» Records of spatial reasoning items:

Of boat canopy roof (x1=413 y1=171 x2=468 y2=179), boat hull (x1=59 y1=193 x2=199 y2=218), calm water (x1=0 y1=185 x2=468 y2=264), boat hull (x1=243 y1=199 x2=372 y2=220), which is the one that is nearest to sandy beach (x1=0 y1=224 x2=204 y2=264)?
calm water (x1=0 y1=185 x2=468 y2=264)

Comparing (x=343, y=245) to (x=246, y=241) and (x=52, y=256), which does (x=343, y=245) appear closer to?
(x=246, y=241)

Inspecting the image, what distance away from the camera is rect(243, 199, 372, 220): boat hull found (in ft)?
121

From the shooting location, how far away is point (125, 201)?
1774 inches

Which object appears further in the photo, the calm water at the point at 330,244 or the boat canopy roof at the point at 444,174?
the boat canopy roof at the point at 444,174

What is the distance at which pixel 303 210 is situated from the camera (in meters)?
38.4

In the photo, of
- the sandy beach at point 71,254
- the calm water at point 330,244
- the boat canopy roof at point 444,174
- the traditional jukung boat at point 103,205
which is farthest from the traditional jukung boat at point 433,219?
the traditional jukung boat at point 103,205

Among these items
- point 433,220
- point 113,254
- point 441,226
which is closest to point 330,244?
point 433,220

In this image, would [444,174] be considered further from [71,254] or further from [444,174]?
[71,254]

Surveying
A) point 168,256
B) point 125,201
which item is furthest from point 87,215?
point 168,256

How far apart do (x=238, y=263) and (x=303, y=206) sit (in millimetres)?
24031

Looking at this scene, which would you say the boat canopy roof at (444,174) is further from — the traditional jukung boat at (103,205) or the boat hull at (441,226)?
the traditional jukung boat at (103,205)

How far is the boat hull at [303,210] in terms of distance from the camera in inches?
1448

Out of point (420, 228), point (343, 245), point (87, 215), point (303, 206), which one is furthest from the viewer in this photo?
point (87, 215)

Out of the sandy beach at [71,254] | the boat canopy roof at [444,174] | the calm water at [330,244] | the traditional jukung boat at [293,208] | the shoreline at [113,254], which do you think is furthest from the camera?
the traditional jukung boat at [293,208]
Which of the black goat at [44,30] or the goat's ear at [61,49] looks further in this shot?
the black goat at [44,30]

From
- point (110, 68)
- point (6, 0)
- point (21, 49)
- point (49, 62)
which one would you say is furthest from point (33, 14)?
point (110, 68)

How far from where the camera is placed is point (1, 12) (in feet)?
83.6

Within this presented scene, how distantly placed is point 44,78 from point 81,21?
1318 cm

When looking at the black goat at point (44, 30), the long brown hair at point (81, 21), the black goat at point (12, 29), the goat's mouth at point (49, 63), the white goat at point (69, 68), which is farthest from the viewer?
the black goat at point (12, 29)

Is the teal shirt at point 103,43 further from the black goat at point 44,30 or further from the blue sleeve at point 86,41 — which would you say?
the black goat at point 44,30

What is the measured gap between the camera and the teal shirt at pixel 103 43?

» GOAL:
Format every line of the items above as a JSON list of strings, one string per line, and leave out the blank lines.

» TASK SOLUTION:
[
  "Of boat canopy roof (x1=413 y1=171 x2=468 y2=179), boat hull (x1=59 y1=193 x2=199 y2=218), calm water (x1=0 y1=185 x2=468 y2=264), boat hull (x1=243 y1=199 x2=372 y2=220), which is the one that is nearest to sandy beach (x1=0 y1=224 x2=204 y2=264)?",
  "calm water (x1=0 y1=185 x2=468 y2=264)",
  "Comparing (x=343, y=245) to (x=246, y=241) and (x=52, y=256), which does (x=343, y=245) appear closer to?",
  "(x=246, y=241)",
  "Inspecting the image, what distance away from the camera is rect(243, 199, 372, 220): boat hull found (in ft)?",
  "121",
  "From the shooting location, how far away is point (125, 201)?",
  "1774 inches",
  "Which object appears further in the photo, the calm water at the point at 330,244 or the boat canopy roof at the point at 444,174?",
  "the boat canopy roof at the point at 444,174",
  "What is the distance at which pixel 303 210 is situated from the camera (in meters)?",
  "38.4",
  "In the photo, of",
  "- the sandy beach at point 71,254",
  "- the calm water at point 330,244",
  "- the boat canopy roof at point 444,174",
  "- the traditional jukung boat at point 103,205",
  "which is farthest from the traditional jukung boat at point 433,219?",
  "the traditional jukung boat at point 103,205",
  "Among these items",
  "- point 433,220",
  "- point 113,254",
  "- point 441,226",
  "which is closest to point 330,244?",
  "point 433,220",
  "In this image, would [444,174] be considered further from [71,254] or further from [444,174]?",
  "[71,254]",
  "Surveying",
  "A) point 168,256",
  "B) point 125,201",
  "which item is furthest from point 87,215?",
  "point 168,256",
  "How far apart do (x=238, y=263) and (x=303, y=206) sit (in millimetres)?",
  "24031",
  "Looking at this scene, which would you say the boat canopy roof at (444,174) is further from — the traditional jukung boat at (103,205) or the boat hull at (441,226)?",
  "the traditional jukung boat at (103,205)",
  "How far is the boat hull at [303,210] in terms of distance from the camera in inches?",
  "1448",
  "Out of point (420, 228), point (343, 245), point (87, 215), point (303, 206), which one is furthest from the viewer in this photo?",
  "point (87, 215)",
  "Out of the sandy beach at [71,254] | the boat canopy roof at [444,174] | the calm water at [330,244] | the traditional jukung boat at [293,208] | the shoreline at [113,254], which do you think is furthest from the camera?",
  "the traditional jukung boat at [293,208]",
  "Which of the black goat at [44,30] or the goat's ear at [61,49] looks further in this shot?",
  "the black goat at [44,30]",
  "From",
  "- point (110, 68)",
  "- point (6, 0)",
  "- point (21, 49)",
  "- point (49, 62)",
  "which one would you say is furthest from point (33, 14)?",
  "point (110, 68)",
  "How far from where the camera is placed is point (1, 12) (in feet)?",
  "83.6",
  "Within this presented scene, how distantly placed is point 44,78 from point 81,21?",
  "1318 cm",
  "When looking at the black goat at point (44, 30), the long brown hair at point (81, 21), the black goat at point (12, 29), the goat's mouth at point (49, 63), the white goat at point (69, 68), which is farthest from the viewer?",
  "the black goat at point (12, 29)",
  "Is the teal shirt at point 103,43 further from the black goat at point 44,30 or further from the blue sleeve at point 86,41 — which would you say?",
  "the black goat at point 44,30",
  "What is the measured gap between the camera and the teal shirt at pixel 103 43?"
]